(Dataset records)

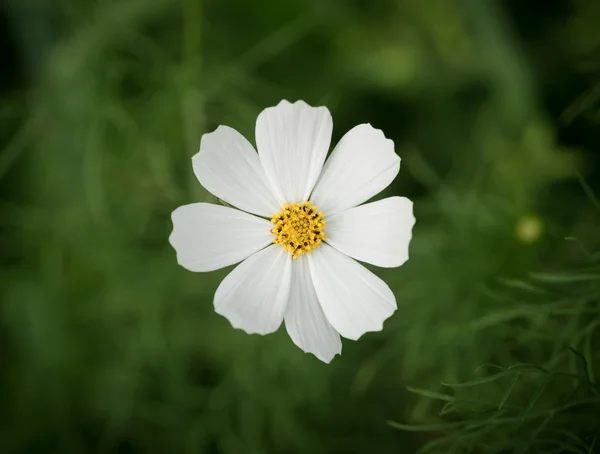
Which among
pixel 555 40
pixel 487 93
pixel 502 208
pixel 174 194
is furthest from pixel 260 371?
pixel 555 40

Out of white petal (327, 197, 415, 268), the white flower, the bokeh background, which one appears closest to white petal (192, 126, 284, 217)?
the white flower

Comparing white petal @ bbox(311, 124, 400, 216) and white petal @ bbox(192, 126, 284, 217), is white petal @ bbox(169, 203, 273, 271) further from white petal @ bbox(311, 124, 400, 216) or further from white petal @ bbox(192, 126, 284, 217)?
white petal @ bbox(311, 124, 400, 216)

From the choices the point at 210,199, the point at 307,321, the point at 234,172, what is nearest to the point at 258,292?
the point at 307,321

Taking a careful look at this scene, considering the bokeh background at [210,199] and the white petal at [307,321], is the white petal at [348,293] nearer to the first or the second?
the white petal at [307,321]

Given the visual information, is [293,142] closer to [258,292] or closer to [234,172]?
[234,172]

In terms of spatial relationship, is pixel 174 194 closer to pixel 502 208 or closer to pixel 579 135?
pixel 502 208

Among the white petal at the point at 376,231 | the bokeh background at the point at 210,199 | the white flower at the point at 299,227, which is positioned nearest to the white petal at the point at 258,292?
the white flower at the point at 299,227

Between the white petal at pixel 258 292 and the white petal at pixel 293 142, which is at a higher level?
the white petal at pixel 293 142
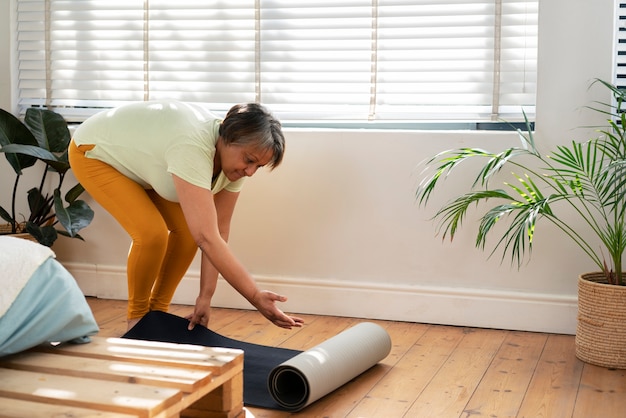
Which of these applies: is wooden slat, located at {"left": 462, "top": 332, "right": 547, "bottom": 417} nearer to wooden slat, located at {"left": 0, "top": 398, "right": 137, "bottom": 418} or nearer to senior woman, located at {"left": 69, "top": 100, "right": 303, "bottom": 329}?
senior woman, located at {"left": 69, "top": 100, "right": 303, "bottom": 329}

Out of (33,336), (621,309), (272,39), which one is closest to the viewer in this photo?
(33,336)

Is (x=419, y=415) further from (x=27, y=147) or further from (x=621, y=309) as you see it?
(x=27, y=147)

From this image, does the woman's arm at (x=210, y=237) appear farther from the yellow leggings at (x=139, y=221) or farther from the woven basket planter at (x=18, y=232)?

**GIVEN REQUEST**. Write out the data above word for word, starting with the line that contains "Taking a careful" and continuing through the end of the data. Leave the pictures out.

**SOLUTION**.
Taking a careful look at this scene, considering the bokeh background at [210,199] and the white petal at [307,321], is the white petal at [348,293] nearer to the first or the second?
the white petal at [307,321]

Given the visual information, is [293,142] closer to [258,292] or closer to [234,172]?
[234,172]

In terms of spatial relationship, is pixel 174 194 closer to pixel 502 208 or closer to pixel 579 135?
pixel 502 208

Among the white petal at the point at 376,231 | the bokeh background at the point at 210,199 | the white flower at the point at 299,227, which is positioned nearest to the white petal at the point at 258,292?
the white flower at the point at 299,227

Between the white petal at pixel 258 292 and the white petal at pixel 293 142, which is at a higher level?
the white petal at pixel 293 142
Which of these applies: is wooden slat, located at {"left": 462, "top": 332, "right": 547, "bottom": 417} nearer to wooden slat, located at {"left": 0, "top": 398, "right": 137, "bottom": 418} or nearer to senior woman, located at {"left": 69, "top": 100, "right": 303, "bottom": 329}?
senior woman, located at {"left": 69, "top": 100, "right": 303, "bottom": 329}

Out of (33,336), (621,309), (272,39), which one is closest to the viewer in this photo?
(33,336)

Is (x=419, y=415) further from (x=27, y=147) or further from (x=621, y=309) as you see it?
(x=27, y=147)

From this image, does the woman's arm at (x=210, y=237) appear farther from the yellow leggings at (x=139, y=221) or farther from the woven basket planter at (x=18, y=232)?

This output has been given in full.